其实李思明作为高级军工专家,比较擅长的是雷达、电子通迅、火控系统。这些科技在现在这个时代还处于比较初级的阶段,至少计算机方面还很落后,更何况在中国,连大规模的集成电路都还在研究阶段。轻武器系他只是因为见识过实物,才会轻松地“设计”出来。不过军事科技作为科技的一部分,只不过是应用与理论的关系,他在理论方面还是可以胜任的,而理论及理念恰恰是最基础最重要的东西。如果爱因斯坦没有提出一个伟大的公式“E=MC2”,就没有恐怖的核爆炸,李思明当然不能和爱因斯坦比,但是他领先这个时代三十年的科技水准,足以让他在理论研究方面取得辉煌的成就。
“没问题,只是两个月前我报考了北大,估计以后去东北的机会少了很多。”李思明说道。
“这样啊,其实我认为没必要报考的,呵呵,我是说凭你的学识,去当教授也足够了。只要你愿意,你随时都能来我们厂当工程师。”姜厂长对他和其他人一样参加高考,感到有点不可思议。
“我以前都是自学的,现在能有个上大学深造的机会很难得,再说在大学里可以安心考研究!”李思明当然不会说他只是想“混文凭”,顺便着手未来的计划,他把理由说得冠冕堂皇。
“这样也对,我们国家就需要你这样的人才。”姜厂长有些兴致不高。
“姜厂长,以后在轻武器设计方面,我有什么新的想法一定会告诉你的。”李思明“安慰”道。
“你把你家里的地址告诉我,对不起,我有点冒昧了,我的意思是如果有什么技术上难题,到时好找到你向你请教。”姜厂长有点急切。
“没问题。”李思明对老军工向来是非常尊敬的,尽管他也受到别人的景仰。他很清楚,如果没有一代又一代身处深山老林或穷乡僻壤的像姜厂长这样的军工人员的努力,军队将的牙齿将会变钝变松,甚至老化掉了。
回到车厢内,李思明看到姜厂长老婆和徐大帅张华两人正聊得高兴。徐大帅和张华对于李思明认识军工厂的头头感到很好奇,对于拜读过《一支绣花鞋》手抄本的他们来说,对国家机密还是非常畏惧的。事实上,姜厂长老婆对自己丈夫什么时候认识这么一个小知青,并且还如此热情,也是一无所知的,长期工作和生活在一个保密单位,已经习惯于对这类事情本能地保持一定的距离。
第六十二章 再见杨月
回到家,父母早就准备着一桌好饭。
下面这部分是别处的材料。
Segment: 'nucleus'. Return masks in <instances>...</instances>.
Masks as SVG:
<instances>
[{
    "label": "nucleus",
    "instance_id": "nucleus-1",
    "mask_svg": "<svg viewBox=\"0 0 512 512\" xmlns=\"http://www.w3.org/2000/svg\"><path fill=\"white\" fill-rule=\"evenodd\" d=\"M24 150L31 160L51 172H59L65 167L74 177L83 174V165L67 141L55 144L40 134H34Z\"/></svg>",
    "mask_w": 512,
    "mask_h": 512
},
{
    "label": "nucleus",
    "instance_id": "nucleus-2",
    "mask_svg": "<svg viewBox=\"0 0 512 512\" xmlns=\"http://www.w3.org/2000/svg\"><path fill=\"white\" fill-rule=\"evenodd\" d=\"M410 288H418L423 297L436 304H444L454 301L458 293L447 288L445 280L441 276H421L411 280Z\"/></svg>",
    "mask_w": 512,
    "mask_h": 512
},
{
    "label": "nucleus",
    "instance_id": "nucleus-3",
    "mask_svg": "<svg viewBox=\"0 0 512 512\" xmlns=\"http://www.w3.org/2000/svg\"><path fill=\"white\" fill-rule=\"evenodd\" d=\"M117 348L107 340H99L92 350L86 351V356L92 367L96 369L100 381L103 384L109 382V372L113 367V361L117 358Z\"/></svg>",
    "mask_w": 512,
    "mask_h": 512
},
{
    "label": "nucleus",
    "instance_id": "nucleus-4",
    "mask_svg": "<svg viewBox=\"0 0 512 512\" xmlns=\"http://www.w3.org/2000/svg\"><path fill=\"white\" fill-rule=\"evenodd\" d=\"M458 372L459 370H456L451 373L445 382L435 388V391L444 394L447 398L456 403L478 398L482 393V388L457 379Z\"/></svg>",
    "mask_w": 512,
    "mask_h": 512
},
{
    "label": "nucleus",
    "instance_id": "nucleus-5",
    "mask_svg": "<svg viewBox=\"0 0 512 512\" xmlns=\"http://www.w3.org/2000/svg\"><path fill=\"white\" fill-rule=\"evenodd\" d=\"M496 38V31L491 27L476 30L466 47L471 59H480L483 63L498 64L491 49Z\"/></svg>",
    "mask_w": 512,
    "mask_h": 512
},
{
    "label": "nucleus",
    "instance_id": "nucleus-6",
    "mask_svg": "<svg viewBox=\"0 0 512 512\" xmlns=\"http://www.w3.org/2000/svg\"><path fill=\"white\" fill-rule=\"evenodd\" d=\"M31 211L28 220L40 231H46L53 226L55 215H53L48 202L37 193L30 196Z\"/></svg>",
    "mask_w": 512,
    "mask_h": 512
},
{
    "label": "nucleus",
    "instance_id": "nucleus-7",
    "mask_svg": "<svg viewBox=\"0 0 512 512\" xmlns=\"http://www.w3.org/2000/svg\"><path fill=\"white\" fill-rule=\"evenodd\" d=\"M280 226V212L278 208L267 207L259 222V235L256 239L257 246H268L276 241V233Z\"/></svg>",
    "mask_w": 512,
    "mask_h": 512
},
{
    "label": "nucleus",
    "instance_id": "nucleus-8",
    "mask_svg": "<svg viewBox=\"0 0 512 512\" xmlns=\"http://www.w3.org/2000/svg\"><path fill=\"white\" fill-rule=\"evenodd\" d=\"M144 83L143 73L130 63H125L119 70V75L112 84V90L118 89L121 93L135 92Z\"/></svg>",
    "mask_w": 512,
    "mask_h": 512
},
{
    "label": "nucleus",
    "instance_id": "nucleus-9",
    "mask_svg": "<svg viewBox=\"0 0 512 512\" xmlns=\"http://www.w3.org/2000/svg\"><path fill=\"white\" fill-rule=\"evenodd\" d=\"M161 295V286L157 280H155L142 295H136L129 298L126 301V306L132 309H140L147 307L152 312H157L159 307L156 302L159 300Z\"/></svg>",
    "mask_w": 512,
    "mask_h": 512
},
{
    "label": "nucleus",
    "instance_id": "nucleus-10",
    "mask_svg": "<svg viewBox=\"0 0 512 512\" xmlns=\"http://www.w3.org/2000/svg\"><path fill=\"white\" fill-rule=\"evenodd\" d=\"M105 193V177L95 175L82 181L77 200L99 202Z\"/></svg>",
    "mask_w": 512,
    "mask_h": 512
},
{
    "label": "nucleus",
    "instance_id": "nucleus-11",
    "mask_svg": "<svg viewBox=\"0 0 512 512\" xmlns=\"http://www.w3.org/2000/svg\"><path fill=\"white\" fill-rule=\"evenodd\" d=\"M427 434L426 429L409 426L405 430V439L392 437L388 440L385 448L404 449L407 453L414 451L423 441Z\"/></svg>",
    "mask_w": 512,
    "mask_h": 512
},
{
母亲拉着李思明的手,欣喜地说道:
“咱们家思明看上去比上一次胖了。”
“什么‘胖了’,是壮实了一些,话都不会说。”父亲有不同意见。
“对对,是壮实了些。”母亲改口道。
一家三口酒足饭饱,李思明摸摸肚子不想站起来,这顿饭真是好饭啊。